I believe there is a need for change, underpinned by a single flexible, funding stream, freed from arbitrary and historical boundaries. A new single set of arrangements will ensure investment and planning decisions are not taken about individual professions in isolation – there are considerable interdependencies across professions. Decisions about education and training must be based on the needs of patients and local populations and a holistic approach to the workforce.
However, if we are to move to a new set of arrangements a clear model of implementation will be needed to deliver against Wales’ priorities. As acknowledged by the review panel, further work is needed to properly scope this model, including its costs and benefits, before a final decision can be made about timescales for implementation.

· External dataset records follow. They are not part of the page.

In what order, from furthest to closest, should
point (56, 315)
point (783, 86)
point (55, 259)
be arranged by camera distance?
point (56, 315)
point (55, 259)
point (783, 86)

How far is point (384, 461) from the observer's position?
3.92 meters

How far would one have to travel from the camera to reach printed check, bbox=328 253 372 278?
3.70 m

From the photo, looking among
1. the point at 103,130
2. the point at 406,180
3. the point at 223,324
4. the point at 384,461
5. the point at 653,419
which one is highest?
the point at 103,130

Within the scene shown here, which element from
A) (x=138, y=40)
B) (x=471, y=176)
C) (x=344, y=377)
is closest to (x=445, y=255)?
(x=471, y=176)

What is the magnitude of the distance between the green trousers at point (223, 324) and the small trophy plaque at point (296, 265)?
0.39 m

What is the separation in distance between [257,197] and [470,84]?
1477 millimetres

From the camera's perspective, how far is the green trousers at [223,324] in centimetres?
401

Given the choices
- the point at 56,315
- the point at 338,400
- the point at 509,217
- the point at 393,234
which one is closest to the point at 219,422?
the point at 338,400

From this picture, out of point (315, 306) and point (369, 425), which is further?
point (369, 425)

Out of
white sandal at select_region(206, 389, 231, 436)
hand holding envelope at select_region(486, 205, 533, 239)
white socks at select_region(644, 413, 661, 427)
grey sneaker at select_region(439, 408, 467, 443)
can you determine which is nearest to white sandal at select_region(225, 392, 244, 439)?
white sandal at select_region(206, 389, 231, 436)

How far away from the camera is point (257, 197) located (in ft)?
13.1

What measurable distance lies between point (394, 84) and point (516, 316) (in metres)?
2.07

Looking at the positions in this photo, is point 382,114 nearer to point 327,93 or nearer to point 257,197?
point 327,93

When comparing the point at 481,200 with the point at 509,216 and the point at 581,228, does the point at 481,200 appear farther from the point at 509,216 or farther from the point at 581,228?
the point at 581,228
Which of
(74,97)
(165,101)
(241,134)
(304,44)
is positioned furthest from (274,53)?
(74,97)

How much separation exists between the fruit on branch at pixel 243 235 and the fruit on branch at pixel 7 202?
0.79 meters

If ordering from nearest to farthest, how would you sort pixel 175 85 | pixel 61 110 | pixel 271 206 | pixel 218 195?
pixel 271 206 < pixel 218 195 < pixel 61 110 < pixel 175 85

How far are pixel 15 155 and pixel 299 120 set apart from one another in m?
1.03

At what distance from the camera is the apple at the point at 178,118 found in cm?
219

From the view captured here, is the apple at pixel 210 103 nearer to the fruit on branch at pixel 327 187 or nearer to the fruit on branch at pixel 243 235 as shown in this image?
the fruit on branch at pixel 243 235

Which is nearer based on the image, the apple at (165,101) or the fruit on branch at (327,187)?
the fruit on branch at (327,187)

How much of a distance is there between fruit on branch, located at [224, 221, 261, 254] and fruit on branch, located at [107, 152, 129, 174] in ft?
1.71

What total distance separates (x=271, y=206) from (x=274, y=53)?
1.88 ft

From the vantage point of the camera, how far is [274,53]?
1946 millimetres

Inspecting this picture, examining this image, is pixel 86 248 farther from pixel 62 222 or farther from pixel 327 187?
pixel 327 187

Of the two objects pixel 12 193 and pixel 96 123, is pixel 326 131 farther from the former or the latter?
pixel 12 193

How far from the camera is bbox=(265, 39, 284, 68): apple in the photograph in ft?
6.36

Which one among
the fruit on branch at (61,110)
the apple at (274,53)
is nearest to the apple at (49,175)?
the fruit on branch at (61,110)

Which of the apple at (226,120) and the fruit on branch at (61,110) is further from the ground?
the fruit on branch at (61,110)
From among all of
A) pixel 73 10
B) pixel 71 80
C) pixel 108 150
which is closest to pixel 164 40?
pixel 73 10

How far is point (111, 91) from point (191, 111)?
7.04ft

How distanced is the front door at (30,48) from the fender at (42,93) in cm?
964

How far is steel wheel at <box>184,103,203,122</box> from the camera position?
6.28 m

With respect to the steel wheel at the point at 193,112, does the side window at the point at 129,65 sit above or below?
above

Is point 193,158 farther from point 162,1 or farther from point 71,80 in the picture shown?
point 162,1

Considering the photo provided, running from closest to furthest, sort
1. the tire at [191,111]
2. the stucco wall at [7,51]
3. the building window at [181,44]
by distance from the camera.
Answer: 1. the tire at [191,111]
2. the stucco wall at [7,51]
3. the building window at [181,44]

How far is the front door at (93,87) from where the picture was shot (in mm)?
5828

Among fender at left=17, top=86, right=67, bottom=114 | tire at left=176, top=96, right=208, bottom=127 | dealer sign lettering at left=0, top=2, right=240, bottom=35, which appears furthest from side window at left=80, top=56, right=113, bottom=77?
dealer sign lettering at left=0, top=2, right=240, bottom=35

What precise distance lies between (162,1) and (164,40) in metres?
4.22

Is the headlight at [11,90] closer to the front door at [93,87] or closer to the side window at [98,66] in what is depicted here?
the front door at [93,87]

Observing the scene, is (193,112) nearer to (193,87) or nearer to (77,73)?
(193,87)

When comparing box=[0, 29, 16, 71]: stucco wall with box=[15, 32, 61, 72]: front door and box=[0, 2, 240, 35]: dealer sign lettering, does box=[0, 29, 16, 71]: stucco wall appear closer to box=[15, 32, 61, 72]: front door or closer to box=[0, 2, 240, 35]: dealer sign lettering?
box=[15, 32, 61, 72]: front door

This work will be led by an individual, supported by the Welsh Government. A stakeholder reference group will be set up to guide this work and act as a critical friend as it progresses. I want this work to be completed within six months and expect organisations to work together to establish the best arrangements possible for Wales.
In the interim, and in parallel to taking this work forward, I expect all organisations involved in workforce planning, organisational design and education commissioning to work more strategically and collaboratively. I also want to see substantial progress in securing greater transparency and accountability over the coming year, including in relation to the level and nature of the investment made by individual NHS organisations across Wales.
The HPEI review was asked to consider whether incentive-based schemes would help to recruit and retain healthcare professionals to and in Wales. The review concluded that the main lever for attracting professionals to the NHS in Wales is the working-learning experience and the environments they will work.
However, there are some specialties and areas where Wales – in common with the rest of the UK – is experiencing recruitment difficulties. The panel considered that an approach, which saw a period of service tied into the funding of training programmes, would be a welcome step forward.
In light of this, we will realign the investment we make in medical education so a greater share is provided to those who commit themselves to the NHS in Wales. Further details will be announced in light of Sir Ian Diamond’s review of student finance arrangements in Wales.
This statement has focused on the review’s key recommendations. The HPEI review makes many more, including the need to adopt a multidisciplinary approach to training and to increase exposure to care provided in community as part of that training.
These recommendations are already informing our primary care workforce plan, which will be republished this week following a period of engagement with stakeholders. It also highlights the importance of reconsidering the existing funding mechanisms for education in Wales, including the current SIFT funding model and potential incentives.
I would like to thank the members of the HPEI panel – Mel Evans, Professor Ceri Phillips, Dick Roberts and Dr David Salter – for all their hard work. The review has provided a platform for debate about important issues relating to education and training of healthcare professionals in Wales.
There is significant support for change – the ideas for change have been discussed extensively; now they must be properly modelled and evaluated, to ensure we have the best possible arrangements in place to educate and train our NHS workforce of the future.